Scherzi a parte: come saranno queste novelle Olimpiadi? Secondo Alessandro Gisotti, abile commentatore di costumi, saranno “Olimpiadi tristi”. A Tokyo, infatti, per evitare la diffusione del Covid19, non ci saranno spettatori sugli spalti degli stadi, gli abbracci tra gli atleti non saranno permessi, gli olimpionici dovranno mettersi da soli le medaglie al collo per evitare ogni possibile contatto. “Un anno dopo il posticipo dei Giochi Olimpici – annota Gisotti – il Giappone si prepara a vivere l’evento sportivo per antonomasia con sentimenti tra loro contrastanti: gioia e tristezza, orgoglio e preoccupazione. Tuttavia, in queste Olimpiadi dallo svolgimento inedito per le rigide misure anti-contagio, potrà forse emergere più nettamente il significato (e il valore) di un avvenimento che fin dal suo simbolo – i cinque anelli intrecciati – porta con sé lo spirito di fratellanza e la concordia tra i popoli. Un messaggio di cui c’è oggi sicuramente gran bisogno, mentre ci troviamo “tutti sulla stessa barca” e affrontiamo, tra non poche difficoltà, un cambio d’epoca inatteso dalle conseguenze ancora imprevedibili”.
Però, anche in queste strane Olimpiadi, c’è l’occasione per sottolineare “il potenziale educativo dello sport per i giovani, l’importanza del “mettersi in gioco” e del fair play, come pure il valore della sconfitta, perché la grandezza di una persona la si vede più quando cade che quando trionfa, nello sport come nella vita”. Parole illuminanti e sante. Ma non le ha dette il gazzettiere di turno e neppure le ha scritte il pubblicitario più scafato che ci sia. Invece, le ha dette un Papa venuto dall’altra metà del mondo, che ha scelto di chiamarsi Francesco perché fosse chiaro a tutti che avrebbe parlato agli uomini e alle donne, ma anche ai lupi e alle pecore e agli uccelli…

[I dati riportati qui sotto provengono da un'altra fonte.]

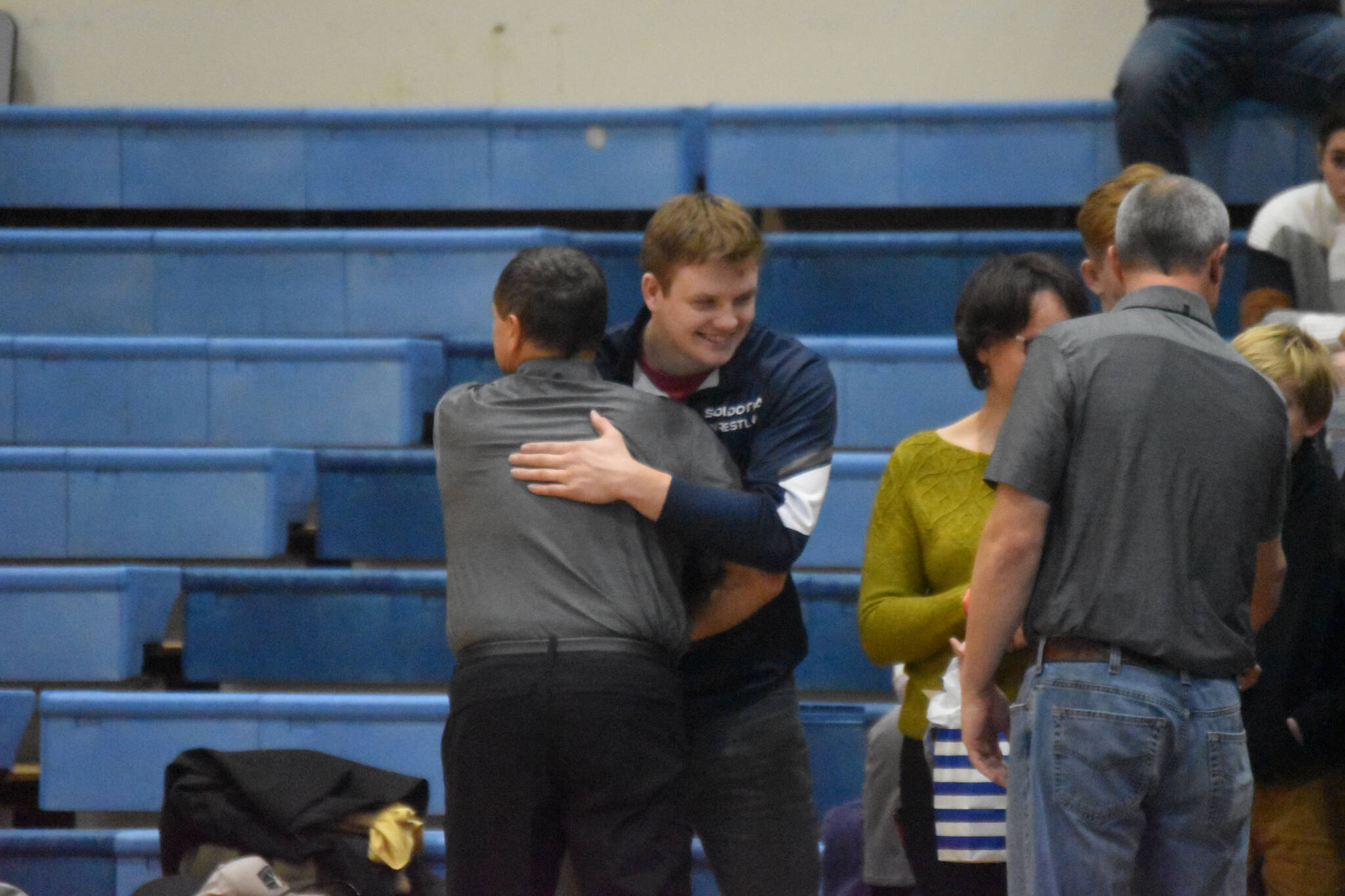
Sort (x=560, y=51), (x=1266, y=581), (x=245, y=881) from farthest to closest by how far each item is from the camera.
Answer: (x=560, y=51) → (x=245, y=881) → (x=1266, y=581)

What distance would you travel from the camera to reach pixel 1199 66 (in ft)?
11.1

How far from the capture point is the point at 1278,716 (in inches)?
80.6

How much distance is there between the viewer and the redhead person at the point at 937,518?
1.88 m

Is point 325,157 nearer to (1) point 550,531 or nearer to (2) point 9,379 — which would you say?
(2) point 9,379

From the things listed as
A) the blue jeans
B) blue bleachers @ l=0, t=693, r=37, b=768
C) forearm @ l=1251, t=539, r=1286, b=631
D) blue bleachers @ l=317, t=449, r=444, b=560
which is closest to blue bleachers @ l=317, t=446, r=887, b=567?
blue bleachers @ l=317, t=449, r=444, b=560

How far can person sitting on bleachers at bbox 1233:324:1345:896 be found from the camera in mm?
2010

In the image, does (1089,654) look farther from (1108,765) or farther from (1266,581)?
(1266,581)

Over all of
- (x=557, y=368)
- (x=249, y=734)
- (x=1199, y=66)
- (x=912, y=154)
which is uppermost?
(x=1199, y=66)

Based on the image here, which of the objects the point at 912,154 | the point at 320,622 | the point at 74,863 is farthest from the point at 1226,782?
the point at 912,154

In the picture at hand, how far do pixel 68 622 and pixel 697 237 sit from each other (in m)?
1.86

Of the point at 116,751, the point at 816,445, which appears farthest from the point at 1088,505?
the point at 116,751

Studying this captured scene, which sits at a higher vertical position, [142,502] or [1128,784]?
[142,502]

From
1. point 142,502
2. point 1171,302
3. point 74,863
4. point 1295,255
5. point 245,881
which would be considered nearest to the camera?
point 1171,302

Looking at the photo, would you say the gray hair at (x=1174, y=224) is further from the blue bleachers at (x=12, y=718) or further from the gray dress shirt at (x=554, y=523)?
the blue bleachers at (x=12, y=718)
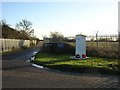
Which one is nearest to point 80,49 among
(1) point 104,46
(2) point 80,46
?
(2) point 80,46

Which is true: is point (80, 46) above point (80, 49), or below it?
above

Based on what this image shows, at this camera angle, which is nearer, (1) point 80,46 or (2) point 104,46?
(1) point 80,46

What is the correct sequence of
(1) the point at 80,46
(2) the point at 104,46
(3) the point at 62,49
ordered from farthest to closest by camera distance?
1. (3) the point at 62,49
2. (2) the point at 104,46
3. (1) the point at 80,46

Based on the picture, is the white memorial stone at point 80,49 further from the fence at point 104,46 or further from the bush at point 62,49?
the bush at point 62,49

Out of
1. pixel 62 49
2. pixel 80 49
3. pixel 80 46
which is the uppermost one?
pixel 80 46

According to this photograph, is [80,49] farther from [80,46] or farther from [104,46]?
[104,46]

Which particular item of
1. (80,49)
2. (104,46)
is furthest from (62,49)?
(80,49)

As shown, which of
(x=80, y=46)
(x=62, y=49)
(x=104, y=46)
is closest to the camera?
(x=80, y=46)

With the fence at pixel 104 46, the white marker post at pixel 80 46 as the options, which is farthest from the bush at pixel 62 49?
the white marker post at pixel 80 46

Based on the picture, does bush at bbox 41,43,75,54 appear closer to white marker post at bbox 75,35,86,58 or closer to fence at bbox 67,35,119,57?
fence at bbox 67,35,119,57

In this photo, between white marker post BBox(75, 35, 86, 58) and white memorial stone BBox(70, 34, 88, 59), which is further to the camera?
white marker post BBox(75, 35, 86, 58)

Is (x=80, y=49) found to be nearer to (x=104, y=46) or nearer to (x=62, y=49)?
(x=104, y=46)


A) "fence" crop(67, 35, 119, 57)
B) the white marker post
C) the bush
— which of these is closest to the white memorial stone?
the white marker post

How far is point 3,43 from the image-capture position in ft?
139
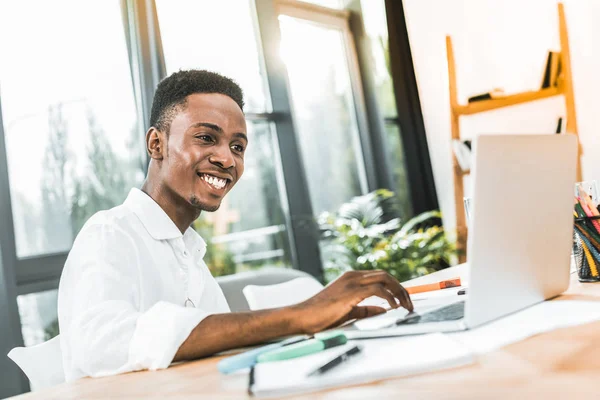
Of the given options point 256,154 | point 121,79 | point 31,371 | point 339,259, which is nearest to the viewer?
point 31,371

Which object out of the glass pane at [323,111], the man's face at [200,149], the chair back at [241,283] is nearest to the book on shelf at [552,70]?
the glass pane at [323,111]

Qualche tempo fa in una intervista secondo me fatta apposta per mettere in chiaro l’abilità di Francesco nel mettere le coscienze in subbuglio, rispondendo alla domanda sul valore della vittoria, con la pazienza del giusto disse: “La vittoria contiene un brivido che è persino difficile da descrivere, ma anche la sconfitta ha qualcosa di meraviglioso (…) Da certe sconfitte nascono delle bellissime vittorie, perché individuato lo sbaglio, si accende la sete del riscatto. Mi verrebbe da dire che chi vince non sa cosa si perde”. Secondo questa teoria, in un tempo segnato da fratture e polarizzazioni di ogni tipo, lo sport può quindi essere “uno di quei linguaggi universali che supera le differenze culturali e sociali, religiose e fisiche, e riesce a unire le persone, rendendole partecipi dello stesso gioco e protagoniste insieme di vittorie e sconfitte”.
Oggi, più che mai, la sfida non è solo conquistare la medaglia d’oro – sogno e obiettivo di ogni atleta olimpionico – ma vincere, tutti insieme, qualcosa in più. Per esempio, come ha scritto Gisotti “la medaglia della fratellanza umana…”.